▶ O QUE FAZER:
Quais linhas da listagem abaixo contêm a palavra "bottom", considerando a diferença entre maiúsculas e minúsculas? Identifique-as e copie cada uma.

▶ DADOS FORNECIDOS:
^^^^^^^^^^^^^^^^
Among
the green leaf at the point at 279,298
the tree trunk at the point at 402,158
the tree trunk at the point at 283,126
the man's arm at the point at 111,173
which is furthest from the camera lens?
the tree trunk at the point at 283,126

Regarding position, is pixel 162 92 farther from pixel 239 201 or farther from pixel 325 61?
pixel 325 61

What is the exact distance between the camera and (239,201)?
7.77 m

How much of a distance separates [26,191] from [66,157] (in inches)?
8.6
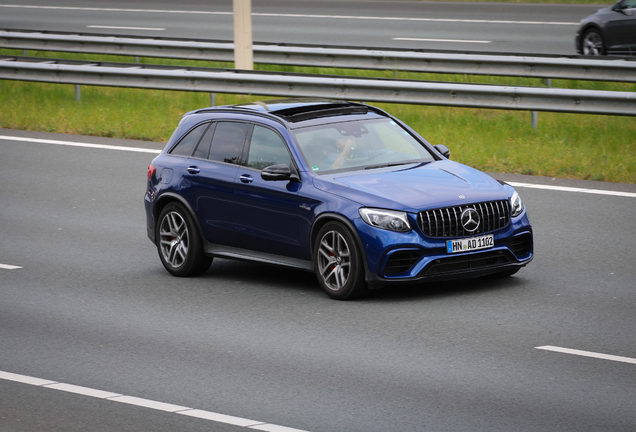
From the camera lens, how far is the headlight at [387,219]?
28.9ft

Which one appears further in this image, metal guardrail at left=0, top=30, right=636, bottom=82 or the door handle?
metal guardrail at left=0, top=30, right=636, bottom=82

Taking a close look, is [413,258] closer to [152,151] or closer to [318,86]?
^^^^^^^^^^^^^^^^
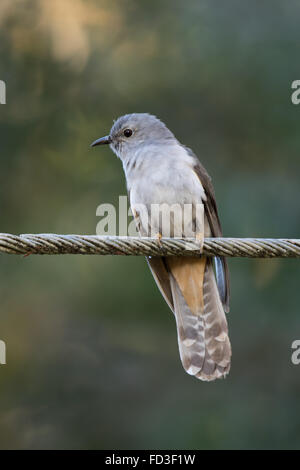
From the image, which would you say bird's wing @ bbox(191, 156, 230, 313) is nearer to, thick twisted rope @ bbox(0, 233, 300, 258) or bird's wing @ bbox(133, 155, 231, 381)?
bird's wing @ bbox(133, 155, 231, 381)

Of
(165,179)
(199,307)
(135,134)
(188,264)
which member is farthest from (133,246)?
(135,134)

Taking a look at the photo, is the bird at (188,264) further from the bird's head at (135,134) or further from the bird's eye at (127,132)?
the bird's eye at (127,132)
^^^^^^^^^^^^^^^^
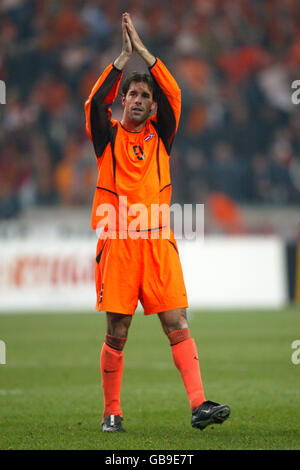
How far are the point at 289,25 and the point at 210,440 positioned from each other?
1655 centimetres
^^^^^^^^^^^^^^^^
▶ RESPOSTA:
Which one appears further in this image, metal guardrail at left=0, top=30, right=636, bottom=82 or the door handle?
metal guardrail at left=0, top=30, right=636, bottom=82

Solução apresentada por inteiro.